··· Input for this task ···
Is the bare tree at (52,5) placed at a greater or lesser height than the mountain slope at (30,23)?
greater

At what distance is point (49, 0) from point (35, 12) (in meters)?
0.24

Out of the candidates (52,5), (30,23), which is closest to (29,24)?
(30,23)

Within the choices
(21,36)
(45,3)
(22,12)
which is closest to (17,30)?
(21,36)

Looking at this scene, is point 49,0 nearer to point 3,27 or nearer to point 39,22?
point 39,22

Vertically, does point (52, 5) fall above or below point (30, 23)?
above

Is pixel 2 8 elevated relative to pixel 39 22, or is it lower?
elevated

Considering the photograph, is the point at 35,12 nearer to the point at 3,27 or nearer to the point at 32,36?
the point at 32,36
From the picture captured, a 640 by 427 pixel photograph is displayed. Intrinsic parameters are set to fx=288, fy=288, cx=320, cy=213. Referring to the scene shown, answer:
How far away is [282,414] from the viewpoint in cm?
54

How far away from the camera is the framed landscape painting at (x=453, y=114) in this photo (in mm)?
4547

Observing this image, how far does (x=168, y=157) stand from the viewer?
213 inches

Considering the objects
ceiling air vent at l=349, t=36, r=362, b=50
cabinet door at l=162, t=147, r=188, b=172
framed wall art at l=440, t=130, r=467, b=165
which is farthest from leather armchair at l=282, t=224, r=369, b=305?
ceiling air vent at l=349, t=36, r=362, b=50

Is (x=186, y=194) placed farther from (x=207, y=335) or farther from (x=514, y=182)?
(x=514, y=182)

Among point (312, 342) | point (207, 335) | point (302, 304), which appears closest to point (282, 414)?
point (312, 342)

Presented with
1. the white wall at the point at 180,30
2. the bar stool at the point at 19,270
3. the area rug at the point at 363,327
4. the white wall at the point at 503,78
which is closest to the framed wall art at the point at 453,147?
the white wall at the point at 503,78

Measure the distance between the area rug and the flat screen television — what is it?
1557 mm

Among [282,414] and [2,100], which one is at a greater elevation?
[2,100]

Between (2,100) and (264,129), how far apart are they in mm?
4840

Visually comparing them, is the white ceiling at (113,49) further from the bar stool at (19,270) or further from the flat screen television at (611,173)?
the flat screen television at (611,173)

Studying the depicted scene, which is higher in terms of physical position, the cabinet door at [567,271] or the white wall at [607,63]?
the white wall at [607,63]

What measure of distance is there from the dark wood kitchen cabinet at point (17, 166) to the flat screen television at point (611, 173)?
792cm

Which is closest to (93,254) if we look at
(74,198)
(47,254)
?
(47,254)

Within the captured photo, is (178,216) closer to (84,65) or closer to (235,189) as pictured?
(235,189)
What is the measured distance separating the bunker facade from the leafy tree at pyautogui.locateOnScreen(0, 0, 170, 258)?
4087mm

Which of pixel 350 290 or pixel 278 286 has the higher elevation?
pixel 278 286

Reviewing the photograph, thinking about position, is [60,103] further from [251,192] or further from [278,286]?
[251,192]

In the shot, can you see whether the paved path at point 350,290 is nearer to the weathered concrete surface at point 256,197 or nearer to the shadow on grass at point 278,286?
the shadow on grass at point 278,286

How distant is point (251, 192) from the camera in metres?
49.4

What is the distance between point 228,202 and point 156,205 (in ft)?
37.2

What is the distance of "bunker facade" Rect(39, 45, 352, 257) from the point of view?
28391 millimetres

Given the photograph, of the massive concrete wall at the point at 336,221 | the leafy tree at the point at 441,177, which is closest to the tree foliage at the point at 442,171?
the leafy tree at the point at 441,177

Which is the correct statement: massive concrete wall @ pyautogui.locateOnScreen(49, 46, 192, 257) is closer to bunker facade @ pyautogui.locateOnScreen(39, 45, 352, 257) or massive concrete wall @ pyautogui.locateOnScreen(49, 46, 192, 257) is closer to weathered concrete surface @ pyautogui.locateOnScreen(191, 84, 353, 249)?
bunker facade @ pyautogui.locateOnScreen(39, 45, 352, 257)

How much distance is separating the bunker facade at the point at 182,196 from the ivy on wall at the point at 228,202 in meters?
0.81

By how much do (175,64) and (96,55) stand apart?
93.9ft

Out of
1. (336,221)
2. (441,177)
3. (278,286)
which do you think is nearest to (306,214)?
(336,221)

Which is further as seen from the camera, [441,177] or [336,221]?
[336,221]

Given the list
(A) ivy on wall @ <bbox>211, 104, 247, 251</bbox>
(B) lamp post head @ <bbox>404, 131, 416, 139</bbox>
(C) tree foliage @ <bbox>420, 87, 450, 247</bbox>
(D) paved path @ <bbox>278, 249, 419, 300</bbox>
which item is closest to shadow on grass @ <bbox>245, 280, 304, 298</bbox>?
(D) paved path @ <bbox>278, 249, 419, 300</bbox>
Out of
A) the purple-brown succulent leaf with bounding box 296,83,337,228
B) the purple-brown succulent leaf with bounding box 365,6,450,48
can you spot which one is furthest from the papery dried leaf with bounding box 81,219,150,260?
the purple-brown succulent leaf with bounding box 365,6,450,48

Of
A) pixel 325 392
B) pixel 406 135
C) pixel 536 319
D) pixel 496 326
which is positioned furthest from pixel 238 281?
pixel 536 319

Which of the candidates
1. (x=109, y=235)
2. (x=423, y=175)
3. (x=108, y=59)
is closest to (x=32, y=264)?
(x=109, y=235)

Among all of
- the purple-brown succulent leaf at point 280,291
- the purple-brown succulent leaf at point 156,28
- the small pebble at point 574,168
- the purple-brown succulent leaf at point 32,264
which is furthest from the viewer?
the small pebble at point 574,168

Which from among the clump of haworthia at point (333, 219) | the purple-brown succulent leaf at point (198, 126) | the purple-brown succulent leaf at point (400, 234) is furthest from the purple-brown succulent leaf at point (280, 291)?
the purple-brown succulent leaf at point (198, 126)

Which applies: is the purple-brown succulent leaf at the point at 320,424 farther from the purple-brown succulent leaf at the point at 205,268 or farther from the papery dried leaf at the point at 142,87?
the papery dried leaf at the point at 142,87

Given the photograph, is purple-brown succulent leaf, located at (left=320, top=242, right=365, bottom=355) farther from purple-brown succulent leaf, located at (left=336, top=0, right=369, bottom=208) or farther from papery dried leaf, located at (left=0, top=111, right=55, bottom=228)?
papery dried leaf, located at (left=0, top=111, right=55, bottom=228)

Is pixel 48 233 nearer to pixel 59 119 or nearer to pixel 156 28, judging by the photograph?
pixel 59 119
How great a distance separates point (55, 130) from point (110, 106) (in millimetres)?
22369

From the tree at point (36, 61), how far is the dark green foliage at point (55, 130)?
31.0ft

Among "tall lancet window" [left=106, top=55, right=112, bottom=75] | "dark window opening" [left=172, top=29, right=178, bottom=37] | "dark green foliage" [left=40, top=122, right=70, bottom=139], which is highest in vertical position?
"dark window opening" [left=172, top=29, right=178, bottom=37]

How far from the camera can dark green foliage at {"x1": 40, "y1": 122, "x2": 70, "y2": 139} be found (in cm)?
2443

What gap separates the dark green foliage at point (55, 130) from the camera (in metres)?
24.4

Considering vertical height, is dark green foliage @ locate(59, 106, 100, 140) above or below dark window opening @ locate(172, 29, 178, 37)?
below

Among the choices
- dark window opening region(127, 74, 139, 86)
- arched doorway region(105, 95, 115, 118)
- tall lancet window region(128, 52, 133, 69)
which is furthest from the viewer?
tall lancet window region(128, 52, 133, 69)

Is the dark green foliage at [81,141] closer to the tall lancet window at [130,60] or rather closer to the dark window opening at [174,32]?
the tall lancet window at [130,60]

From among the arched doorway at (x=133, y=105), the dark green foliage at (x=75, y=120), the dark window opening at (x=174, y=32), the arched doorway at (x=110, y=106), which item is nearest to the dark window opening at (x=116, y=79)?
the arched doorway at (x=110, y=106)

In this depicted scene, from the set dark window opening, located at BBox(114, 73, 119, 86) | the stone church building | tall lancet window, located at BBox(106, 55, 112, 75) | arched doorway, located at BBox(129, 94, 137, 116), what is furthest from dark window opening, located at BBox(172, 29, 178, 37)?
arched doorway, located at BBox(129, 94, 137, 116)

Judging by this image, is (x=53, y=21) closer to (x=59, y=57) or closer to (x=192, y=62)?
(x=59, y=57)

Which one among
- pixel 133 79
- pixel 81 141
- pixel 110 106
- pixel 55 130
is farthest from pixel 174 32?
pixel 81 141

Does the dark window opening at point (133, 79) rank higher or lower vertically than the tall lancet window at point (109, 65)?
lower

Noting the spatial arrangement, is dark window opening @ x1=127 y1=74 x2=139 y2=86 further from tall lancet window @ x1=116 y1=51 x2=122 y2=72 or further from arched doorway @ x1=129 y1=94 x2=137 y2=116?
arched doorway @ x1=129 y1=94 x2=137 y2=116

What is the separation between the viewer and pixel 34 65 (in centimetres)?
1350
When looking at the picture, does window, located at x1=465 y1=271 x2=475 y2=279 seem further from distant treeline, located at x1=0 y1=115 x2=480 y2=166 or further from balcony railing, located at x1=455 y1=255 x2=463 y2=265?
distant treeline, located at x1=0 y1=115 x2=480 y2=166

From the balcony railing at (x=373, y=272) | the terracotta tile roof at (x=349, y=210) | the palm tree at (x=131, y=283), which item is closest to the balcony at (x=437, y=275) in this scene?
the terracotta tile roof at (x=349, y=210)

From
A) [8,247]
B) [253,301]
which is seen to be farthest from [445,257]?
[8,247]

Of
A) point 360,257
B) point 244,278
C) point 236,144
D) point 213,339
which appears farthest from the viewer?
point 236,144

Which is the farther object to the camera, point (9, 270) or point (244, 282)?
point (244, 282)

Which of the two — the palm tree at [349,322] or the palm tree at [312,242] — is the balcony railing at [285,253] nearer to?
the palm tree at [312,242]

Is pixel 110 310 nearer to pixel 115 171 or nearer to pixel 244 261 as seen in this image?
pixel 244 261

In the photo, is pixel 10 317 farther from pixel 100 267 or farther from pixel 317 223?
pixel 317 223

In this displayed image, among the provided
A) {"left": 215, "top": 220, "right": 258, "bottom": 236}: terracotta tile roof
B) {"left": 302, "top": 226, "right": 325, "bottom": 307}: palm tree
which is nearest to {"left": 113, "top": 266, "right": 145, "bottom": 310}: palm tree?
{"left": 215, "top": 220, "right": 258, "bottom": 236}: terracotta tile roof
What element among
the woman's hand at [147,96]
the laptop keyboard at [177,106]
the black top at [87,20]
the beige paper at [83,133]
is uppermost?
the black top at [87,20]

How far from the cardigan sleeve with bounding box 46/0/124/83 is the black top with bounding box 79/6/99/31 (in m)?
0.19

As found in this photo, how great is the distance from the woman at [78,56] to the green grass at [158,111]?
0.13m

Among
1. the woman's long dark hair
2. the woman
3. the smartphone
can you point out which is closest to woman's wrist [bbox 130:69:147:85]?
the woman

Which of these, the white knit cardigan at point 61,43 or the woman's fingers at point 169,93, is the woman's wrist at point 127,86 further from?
···
Aim:
Send back exactly the lines from the line with "How far from the cardigan" through the end of the records.

Expected output:
How far from the cardigan sleeve with bounding box 46/0/124/83 is the black top with bounding box 79/6/99/31 (in m)?
0.19

As found in this photo, how great is the distance from the woman at [78,56] to the green grass at [158,111]?
0.13m

Among
1. the woman's long dark hair
2. the woman
3. the smartphone
can you point out which is closest to woman's wrist [bbox 130:69:147:85]?
the woman

Which of these, the white knit cardigan at point 61,43 or the woman's fingers at point 169,93, is the woman's wrist at point 127,86 further from?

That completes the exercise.